What you should do
Return the stretch of the text on cumulative distribution networks from "Advances in Neural" through "the derivative-sum-product algorithm.", copied word for word.

Excerpted passage
::::

Traditional graphical models express a decomposition of a joint distribution as a product of functions of subsets of variables. However, in some situations such as when learning to rank documents in information retrieval or ranking regulatory elements in computational systems biology, it is more natural to think of each network function as providing evidence about possible orderings of its variables. We formalize this by introducing a new type of graphical model called a `cumulative distribution network' (CDN), which uses a product of functions of subsets of variables to describe the joint cumulative distribution (CDF). The conditional independence properties of CDNs are quite different from other graphical models. Unlike Bayesian networks, Markov networks and factor graphs, in a CDN the marginal distribution of any variable can be computed in constant time whilst allowing for complex conditional dependencies.

The joint CDF of many variables arises in problems of learning to rank objects, such as in document retrieval and in discovering regulatory sequences in computational systems biology. The problem of learning to rank from examples has recently gained significant interest in the machine learning community, with importance similarities and differences with the canonical problems of regression and classification. Unlike standard regression or classification in which we predict outputs independently, in ranking we must predict structured outputs so that misranking one object affects whether we correctly rank the other objects. In practice, the problem of ranking involves a large number of objects to be ranked and either approximate structured prediction methods are required, or assumptions of independence between object scores must be made in order to make the problem tractable. CDNs provide a natural and flexible class of loss functionals for learning to rank which allow for a compact representation of the dependencies between pairwise object preferences involved in ranking. By viewing loss functionals as CDNs, we can unify many previous methods for learning to rank, which were all developed in different fields for different applications. The underlying probabilstic models can be viewed as particular instances of CDNs, so that CDNs allow one to explore of a broad class of flexible structured loss functionals for learning to rank.

Applications of this novel framework include document retrieval for web search [2] and ranking regulatory sequences in computational biology [1]. In the latter case, the formulation of the problem of discovering regulatory sequences as one of learning to rank allows us to integrate multiple types of datasets and diverse computational predictions under a single model without making explicit assumptions about relationships between different biological features and their impacts on orderings over sequences. The use of the CDN framework provides a unified probabilistic view of learning to rank and a tractable representation which can be learned using stochastic optimization methods.
References:
J.C. Huang and B.J. Frey. (2009) STORMSeq: A method for ranking regulatory sequences by integrating experimental datasets with diverse computational predictions
Submitted.
J.C. Huang and B.J. Frey. (2009) Structured ranking learning using cumulative distribution networks.
Advances in Neural Information Processing Systems (NIPS) 21. Supplementary File
J.C. Huang and B.J. Frey. (2008) Cumulative distribution networks and the derivative-sum-product algorithm.
Proceedings of the Twenty-Fourth Conference on Uncertainty in Artificial Intelligence (UAI).

::::

Provided data
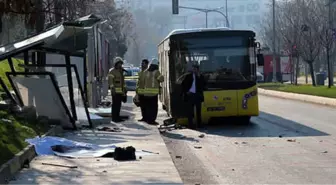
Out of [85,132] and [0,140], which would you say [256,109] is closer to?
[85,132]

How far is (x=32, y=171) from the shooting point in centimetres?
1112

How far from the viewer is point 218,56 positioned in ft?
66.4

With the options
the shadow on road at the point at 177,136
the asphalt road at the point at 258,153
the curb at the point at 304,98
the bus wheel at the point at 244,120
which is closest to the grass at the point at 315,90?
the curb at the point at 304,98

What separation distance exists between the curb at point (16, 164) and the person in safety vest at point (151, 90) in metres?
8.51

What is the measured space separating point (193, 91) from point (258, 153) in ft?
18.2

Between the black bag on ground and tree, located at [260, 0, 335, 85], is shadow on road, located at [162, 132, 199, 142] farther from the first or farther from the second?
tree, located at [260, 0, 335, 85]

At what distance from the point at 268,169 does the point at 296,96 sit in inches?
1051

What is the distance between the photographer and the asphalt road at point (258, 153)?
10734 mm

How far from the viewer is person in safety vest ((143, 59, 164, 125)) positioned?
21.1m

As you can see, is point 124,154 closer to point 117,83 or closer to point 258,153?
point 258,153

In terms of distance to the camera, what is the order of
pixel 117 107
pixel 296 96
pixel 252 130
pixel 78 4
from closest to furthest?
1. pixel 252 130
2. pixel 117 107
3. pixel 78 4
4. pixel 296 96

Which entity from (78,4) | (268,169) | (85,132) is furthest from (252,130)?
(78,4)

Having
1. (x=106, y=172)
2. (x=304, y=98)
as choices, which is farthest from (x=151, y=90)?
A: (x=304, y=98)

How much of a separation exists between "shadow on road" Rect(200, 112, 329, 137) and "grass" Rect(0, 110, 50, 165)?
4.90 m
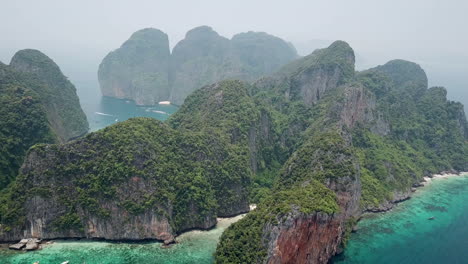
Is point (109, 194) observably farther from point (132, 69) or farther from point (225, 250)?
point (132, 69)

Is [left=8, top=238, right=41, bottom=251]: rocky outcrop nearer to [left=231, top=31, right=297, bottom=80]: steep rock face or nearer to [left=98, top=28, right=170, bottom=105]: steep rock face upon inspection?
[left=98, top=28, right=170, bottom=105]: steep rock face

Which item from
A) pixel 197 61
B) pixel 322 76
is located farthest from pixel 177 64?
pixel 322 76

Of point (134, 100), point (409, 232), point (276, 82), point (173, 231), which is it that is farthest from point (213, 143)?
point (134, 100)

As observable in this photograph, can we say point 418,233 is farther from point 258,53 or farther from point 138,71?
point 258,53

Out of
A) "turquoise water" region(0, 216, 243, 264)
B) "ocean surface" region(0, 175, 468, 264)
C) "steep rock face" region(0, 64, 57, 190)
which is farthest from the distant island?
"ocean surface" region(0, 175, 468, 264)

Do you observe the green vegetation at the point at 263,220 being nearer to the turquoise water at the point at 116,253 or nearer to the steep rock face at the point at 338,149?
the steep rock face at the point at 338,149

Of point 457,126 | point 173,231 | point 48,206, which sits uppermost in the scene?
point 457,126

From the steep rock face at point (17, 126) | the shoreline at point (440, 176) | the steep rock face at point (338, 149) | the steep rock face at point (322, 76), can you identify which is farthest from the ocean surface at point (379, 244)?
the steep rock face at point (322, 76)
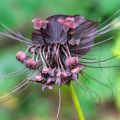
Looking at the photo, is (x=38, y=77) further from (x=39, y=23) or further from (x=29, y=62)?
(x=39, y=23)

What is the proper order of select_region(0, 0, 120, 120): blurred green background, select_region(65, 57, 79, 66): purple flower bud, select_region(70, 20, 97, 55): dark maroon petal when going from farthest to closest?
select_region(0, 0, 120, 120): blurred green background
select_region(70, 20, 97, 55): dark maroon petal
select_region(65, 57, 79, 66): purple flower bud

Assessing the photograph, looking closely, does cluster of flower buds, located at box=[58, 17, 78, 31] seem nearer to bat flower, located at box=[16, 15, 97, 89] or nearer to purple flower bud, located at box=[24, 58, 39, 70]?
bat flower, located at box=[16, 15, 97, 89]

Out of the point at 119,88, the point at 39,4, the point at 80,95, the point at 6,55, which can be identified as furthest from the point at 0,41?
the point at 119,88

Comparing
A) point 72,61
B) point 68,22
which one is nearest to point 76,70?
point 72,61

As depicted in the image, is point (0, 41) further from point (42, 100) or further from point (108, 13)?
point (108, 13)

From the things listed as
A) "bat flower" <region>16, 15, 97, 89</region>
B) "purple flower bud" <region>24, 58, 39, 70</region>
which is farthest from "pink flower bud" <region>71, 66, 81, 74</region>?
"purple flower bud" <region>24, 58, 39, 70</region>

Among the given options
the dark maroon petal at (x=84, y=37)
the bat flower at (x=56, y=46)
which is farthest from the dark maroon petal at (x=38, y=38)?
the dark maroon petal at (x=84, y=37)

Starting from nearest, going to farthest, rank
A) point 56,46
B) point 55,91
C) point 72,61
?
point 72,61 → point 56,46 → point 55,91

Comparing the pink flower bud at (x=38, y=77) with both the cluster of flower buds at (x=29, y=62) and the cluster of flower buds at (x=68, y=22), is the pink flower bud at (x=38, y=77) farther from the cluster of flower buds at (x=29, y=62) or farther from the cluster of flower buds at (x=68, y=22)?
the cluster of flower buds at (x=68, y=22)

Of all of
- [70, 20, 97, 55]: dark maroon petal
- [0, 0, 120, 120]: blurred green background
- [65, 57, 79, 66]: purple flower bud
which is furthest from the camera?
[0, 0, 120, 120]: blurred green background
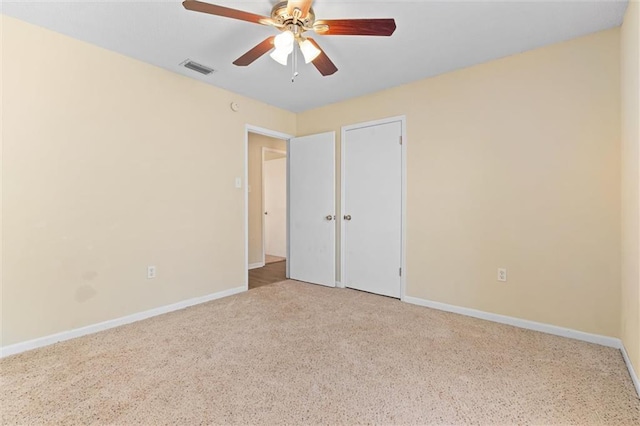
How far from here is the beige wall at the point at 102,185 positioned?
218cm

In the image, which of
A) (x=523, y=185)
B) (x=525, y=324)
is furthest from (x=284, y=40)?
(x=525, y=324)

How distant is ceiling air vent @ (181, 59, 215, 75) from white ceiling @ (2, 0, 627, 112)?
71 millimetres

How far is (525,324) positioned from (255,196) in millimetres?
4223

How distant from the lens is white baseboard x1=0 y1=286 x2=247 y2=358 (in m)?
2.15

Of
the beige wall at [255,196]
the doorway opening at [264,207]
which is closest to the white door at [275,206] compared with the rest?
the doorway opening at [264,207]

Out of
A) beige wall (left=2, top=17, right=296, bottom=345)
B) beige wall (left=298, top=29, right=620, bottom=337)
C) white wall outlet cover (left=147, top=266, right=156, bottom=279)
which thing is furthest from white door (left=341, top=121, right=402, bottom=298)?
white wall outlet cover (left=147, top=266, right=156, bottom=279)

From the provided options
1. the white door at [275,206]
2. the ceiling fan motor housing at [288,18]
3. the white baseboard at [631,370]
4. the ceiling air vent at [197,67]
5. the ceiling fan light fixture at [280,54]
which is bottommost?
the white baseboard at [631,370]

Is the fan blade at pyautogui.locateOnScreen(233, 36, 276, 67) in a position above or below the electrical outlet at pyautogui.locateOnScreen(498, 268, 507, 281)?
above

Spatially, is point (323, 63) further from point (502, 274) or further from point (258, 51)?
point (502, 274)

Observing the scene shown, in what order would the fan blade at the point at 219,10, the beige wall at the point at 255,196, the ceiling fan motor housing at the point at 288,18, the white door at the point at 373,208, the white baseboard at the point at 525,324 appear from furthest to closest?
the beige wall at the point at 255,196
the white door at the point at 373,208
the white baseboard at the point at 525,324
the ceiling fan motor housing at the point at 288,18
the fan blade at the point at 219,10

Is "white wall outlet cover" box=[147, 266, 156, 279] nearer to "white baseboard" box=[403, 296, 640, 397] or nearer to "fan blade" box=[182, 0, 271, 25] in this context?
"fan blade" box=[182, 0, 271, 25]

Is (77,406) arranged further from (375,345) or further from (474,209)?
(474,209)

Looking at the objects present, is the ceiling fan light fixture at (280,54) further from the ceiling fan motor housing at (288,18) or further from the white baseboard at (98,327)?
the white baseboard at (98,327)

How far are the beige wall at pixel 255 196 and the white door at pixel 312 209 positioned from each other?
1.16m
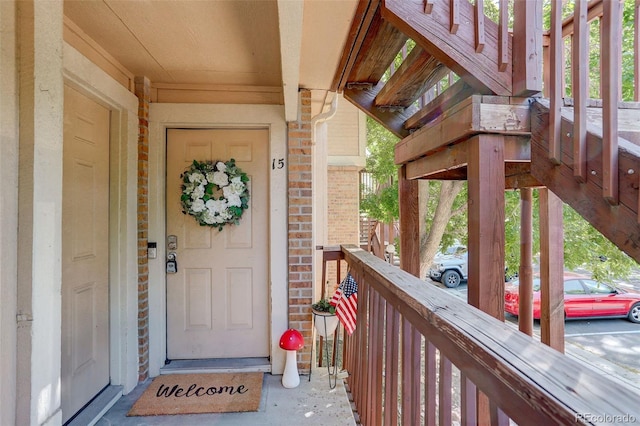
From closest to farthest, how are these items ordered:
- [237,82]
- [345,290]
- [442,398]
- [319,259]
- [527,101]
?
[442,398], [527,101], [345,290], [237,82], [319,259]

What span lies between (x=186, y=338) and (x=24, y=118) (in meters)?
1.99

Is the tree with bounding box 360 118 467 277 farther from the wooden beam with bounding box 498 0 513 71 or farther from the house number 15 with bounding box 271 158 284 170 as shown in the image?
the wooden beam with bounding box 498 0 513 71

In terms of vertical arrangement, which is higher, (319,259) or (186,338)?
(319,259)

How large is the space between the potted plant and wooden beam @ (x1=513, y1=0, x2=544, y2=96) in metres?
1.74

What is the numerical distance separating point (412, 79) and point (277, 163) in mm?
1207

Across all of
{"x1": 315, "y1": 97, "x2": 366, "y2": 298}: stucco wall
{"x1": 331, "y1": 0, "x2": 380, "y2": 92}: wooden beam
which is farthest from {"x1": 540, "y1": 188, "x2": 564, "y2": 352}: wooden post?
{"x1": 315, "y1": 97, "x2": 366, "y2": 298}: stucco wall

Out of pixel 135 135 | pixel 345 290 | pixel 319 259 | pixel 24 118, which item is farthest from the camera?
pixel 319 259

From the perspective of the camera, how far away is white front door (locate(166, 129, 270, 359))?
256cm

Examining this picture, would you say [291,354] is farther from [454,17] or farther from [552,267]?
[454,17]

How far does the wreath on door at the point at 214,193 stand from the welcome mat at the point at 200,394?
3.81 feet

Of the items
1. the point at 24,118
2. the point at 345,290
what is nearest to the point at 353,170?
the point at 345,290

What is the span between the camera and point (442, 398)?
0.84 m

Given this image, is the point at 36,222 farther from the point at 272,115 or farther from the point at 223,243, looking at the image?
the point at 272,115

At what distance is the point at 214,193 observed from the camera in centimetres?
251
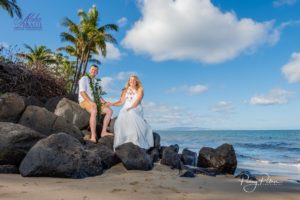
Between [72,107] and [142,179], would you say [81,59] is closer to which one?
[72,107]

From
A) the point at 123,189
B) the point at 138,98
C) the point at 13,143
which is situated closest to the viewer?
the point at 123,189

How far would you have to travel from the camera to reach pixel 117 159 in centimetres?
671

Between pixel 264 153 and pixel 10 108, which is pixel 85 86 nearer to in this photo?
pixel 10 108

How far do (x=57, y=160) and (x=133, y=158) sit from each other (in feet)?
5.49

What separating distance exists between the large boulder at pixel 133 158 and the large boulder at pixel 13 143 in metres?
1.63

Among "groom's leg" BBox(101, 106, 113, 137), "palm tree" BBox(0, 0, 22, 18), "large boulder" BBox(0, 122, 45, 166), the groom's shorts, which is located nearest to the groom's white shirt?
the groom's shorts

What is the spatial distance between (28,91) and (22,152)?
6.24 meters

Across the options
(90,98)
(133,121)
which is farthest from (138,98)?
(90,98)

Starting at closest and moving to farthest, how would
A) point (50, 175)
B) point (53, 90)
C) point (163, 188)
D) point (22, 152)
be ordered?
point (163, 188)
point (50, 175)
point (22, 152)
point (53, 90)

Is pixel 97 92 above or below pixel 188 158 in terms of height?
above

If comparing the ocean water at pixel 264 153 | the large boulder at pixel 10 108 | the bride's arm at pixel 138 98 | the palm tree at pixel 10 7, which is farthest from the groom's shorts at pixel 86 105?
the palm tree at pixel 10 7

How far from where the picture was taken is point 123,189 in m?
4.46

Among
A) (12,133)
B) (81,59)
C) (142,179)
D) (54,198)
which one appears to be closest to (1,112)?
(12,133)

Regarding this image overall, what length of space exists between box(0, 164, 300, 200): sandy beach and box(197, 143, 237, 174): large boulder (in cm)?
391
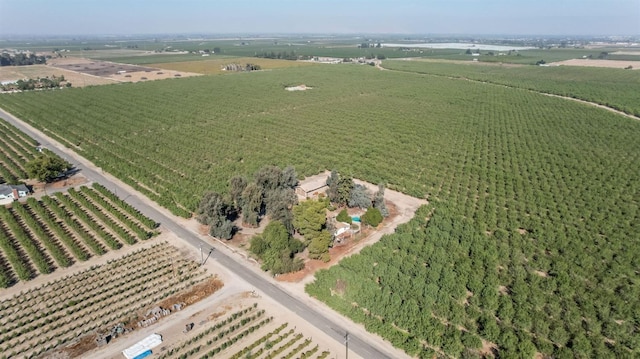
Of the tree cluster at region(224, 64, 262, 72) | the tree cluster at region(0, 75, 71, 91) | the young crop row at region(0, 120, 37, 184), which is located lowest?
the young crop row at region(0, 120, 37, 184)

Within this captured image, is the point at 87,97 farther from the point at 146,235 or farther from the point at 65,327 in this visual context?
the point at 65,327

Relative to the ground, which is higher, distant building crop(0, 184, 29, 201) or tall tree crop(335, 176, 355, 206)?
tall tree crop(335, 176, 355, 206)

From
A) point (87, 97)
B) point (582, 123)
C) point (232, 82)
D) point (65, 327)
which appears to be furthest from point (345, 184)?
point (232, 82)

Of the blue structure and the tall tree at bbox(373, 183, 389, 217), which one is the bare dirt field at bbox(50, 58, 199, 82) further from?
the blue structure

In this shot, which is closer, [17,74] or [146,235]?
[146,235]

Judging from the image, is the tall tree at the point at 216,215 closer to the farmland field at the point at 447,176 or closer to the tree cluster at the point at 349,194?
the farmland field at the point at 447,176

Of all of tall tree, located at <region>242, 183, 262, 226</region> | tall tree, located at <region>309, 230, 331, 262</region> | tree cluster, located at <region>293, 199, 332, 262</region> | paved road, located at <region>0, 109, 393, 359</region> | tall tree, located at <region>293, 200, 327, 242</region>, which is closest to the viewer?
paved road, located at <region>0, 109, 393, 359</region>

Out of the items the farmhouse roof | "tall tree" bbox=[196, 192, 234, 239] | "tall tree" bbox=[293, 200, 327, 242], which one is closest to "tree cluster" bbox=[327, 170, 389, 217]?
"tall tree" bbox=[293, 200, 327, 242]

::::

Exercise result
Advances in Neural Information Processing Systems (NIPS) 21. Supplementary File
J.C. Huang and B.J. Frey. (2008) Cumulative distribution networks and the derivative-sum-product algorithm.